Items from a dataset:
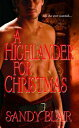 A Highlander For Christmas【電子書籍】[ Sandy Blair ]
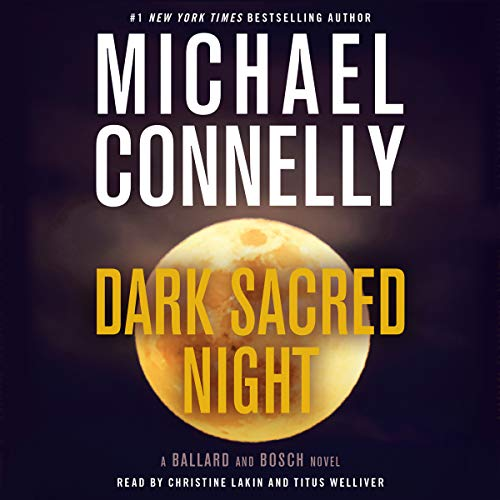 Dark Sacred Night     A Ballard and Bosch Novel              By:                                                                                                                                 Michael Connelly                               Narrated by:                                                                                                                                 Christine Lakin,                                                                                        Titus Welliver                      Length: 10 hrs and 39 mins     6,079 ratings     Overall 4.6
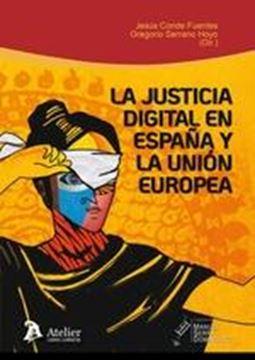 Justicia digital en España y la Unión Europea, La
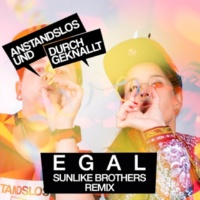 Anstandslos & Durchgeknallt/Jasmiina Egal (Sunlike Brothers Remix) (feat.Jasmiina)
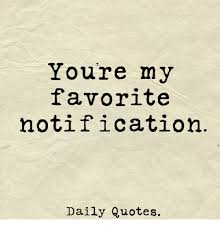 Daily quotes Youre My Favorite Notification Daily Quotes Quotes Meme on meme 89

§ PROBLEM TO WORK ON
Copy each line of the records above without change, but do not include any picture.

§ SOLUTION FOR THIS TASK
 A Highlander For Christmas【電子書籍】[ Sandy Blair ]
 Dark Sacred Night     A Ballard and Bosch Novel              By:                                                                                                                                 Michael Connelly                               Narrated by:                                                                                                                                 Christine Lakin,                                                                                        Titus Welliver                      Length: 10 hrs and 39 mins     6,079 ratings     Overall 4.6
 Justicia digital en España y la Unión Europea, La
 Anstandslos & Durchgeknallt/Jasmiina Egal (Sunlike Brothers Remix) (feat.Jasmiina)
 Daily quotes Youre My Favorite Notification Daily Quotes Quotes Meme on meme 89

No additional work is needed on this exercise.